Aim of the task »
Count the lines in the data below that contain the string "picture", with case counting, and give only the number.

──────

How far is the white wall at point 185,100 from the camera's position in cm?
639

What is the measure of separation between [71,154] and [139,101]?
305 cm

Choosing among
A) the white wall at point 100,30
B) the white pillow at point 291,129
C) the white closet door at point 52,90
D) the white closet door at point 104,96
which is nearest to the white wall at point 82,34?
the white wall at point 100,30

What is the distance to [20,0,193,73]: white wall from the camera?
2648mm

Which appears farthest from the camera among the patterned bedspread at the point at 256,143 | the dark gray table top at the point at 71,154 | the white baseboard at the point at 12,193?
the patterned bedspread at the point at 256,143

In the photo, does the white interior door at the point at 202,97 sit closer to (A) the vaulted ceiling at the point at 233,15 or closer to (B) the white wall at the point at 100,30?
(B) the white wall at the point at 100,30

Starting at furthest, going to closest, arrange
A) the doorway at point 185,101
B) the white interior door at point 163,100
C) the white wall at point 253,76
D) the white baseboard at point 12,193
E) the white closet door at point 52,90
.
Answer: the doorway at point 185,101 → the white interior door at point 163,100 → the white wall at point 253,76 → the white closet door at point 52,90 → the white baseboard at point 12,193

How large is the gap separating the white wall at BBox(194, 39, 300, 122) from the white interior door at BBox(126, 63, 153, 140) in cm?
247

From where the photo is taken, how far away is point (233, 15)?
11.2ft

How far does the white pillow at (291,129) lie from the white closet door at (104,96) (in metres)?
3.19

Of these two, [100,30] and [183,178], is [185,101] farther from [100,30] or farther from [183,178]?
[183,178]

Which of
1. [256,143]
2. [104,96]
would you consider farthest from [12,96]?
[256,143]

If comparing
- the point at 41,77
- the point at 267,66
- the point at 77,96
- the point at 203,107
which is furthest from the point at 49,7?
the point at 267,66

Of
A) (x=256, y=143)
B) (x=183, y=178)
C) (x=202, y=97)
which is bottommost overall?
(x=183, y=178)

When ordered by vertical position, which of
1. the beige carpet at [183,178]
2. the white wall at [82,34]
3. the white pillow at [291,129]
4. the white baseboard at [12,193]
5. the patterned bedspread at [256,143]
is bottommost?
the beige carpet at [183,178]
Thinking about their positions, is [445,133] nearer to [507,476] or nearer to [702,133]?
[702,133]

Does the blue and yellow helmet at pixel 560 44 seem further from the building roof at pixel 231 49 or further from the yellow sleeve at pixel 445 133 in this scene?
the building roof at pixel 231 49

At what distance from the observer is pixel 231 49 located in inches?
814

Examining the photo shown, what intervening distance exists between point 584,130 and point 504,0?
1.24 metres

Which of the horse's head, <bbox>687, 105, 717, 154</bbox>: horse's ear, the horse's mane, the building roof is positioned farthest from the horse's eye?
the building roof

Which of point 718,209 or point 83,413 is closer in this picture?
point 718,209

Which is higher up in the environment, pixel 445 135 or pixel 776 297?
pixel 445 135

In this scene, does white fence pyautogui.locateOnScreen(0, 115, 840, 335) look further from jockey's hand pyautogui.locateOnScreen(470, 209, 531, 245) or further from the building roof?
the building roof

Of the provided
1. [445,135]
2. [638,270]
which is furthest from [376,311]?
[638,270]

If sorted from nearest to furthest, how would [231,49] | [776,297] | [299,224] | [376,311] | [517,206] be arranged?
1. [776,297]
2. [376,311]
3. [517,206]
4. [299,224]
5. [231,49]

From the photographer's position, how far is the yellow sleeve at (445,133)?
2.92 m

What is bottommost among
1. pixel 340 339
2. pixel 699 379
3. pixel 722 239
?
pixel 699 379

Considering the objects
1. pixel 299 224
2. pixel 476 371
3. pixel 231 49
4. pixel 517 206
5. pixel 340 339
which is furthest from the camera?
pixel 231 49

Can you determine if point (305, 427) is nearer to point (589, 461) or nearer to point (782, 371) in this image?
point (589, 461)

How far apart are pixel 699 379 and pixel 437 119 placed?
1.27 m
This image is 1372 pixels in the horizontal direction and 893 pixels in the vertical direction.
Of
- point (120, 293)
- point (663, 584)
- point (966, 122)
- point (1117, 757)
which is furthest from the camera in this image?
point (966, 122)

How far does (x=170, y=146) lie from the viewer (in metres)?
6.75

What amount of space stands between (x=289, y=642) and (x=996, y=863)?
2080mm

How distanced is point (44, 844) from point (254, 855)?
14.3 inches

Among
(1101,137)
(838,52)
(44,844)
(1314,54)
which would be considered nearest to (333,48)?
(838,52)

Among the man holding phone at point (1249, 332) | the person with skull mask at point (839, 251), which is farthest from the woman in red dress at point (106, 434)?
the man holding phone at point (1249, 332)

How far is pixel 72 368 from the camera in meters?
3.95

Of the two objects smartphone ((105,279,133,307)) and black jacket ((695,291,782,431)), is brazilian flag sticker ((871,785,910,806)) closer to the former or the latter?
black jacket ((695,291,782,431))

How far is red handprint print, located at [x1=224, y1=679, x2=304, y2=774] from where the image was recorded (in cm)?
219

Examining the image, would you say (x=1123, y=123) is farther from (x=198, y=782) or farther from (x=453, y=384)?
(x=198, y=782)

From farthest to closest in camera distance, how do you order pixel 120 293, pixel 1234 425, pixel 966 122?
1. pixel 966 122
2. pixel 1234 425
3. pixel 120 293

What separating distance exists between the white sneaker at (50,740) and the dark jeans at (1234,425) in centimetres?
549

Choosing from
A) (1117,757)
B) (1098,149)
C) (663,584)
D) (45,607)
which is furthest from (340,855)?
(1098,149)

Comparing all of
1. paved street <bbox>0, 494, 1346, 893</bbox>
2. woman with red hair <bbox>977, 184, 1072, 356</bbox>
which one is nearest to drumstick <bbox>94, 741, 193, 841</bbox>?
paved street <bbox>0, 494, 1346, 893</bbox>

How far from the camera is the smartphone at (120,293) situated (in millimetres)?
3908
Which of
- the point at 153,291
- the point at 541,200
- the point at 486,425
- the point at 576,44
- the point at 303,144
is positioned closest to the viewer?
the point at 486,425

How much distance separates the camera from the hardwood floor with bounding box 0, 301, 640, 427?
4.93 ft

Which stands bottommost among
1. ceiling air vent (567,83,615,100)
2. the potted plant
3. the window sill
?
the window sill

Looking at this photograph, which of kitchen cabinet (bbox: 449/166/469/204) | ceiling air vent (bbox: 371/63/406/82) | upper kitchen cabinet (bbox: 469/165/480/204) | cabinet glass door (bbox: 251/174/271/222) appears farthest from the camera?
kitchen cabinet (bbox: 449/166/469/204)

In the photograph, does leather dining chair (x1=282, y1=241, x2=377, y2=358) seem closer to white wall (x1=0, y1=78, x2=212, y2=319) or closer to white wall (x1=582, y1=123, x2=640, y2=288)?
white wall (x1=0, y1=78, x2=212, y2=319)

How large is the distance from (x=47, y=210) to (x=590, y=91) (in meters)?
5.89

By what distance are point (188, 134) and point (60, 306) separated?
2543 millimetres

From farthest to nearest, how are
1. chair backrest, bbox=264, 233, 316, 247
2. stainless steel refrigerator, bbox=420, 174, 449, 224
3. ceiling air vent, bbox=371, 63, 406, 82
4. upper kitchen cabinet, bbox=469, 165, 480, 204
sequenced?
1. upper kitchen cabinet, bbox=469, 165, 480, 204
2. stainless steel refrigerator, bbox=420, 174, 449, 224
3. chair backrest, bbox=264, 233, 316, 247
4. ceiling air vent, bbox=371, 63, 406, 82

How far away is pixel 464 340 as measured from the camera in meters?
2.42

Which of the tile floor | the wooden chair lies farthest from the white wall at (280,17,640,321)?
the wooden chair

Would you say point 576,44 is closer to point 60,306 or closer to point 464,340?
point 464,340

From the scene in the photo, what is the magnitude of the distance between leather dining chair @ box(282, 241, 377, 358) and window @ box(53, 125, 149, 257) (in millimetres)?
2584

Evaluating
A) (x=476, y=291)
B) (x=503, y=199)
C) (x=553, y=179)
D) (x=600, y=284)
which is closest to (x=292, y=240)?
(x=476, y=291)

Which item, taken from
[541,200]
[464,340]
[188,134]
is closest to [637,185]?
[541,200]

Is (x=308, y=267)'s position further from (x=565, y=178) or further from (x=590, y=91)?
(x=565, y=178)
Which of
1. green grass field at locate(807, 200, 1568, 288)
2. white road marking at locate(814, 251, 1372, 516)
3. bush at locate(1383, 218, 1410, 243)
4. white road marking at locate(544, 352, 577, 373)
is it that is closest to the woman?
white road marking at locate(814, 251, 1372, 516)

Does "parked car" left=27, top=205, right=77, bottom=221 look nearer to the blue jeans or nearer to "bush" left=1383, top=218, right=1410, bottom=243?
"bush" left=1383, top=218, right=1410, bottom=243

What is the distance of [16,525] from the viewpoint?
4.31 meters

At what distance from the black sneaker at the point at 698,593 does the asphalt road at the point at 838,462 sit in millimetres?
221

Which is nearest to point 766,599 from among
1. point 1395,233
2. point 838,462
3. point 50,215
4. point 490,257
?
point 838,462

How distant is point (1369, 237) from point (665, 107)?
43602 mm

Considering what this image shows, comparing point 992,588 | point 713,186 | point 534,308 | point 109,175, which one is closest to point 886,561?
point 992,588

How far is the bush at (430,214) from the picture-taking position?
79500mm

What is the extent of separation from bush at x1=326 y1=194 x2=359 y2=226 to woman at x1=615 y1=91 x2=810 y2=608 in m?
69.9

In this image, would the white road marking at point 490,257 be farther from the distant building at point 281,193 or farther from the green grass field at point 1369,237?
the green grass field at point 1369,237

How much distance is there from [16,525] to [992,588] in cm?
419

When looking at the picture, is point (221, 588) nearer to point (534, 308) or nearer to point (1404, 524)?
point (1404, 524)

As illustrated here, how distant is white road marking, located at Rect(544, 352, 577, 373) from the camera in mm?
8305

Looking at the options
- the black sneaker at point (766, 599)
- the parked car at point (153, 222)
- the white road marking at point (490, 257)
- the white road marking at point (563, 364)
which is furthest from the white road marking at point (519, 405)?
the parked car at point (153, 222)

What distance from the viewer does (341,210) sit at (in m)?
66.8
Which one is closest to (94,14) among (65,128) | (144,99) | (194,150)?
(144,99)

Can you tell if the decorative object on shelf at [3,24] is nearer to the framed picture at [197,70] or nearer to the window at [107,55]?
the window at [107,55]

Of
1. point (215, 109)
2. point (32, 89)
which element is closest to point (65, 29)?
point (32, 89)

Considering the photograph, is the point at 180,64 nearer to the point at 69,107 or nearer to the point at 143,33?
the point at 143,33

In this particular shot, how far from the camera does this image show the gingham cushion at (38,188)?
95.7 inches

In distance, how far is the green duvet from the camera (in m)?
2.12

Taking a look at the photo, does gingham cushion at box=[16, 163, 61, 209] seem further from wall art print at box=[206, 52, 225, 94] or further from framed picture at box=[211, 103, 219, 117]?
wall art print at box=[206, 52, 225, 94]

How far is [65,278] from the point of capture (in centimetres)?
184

──────

Response to the exercise »
5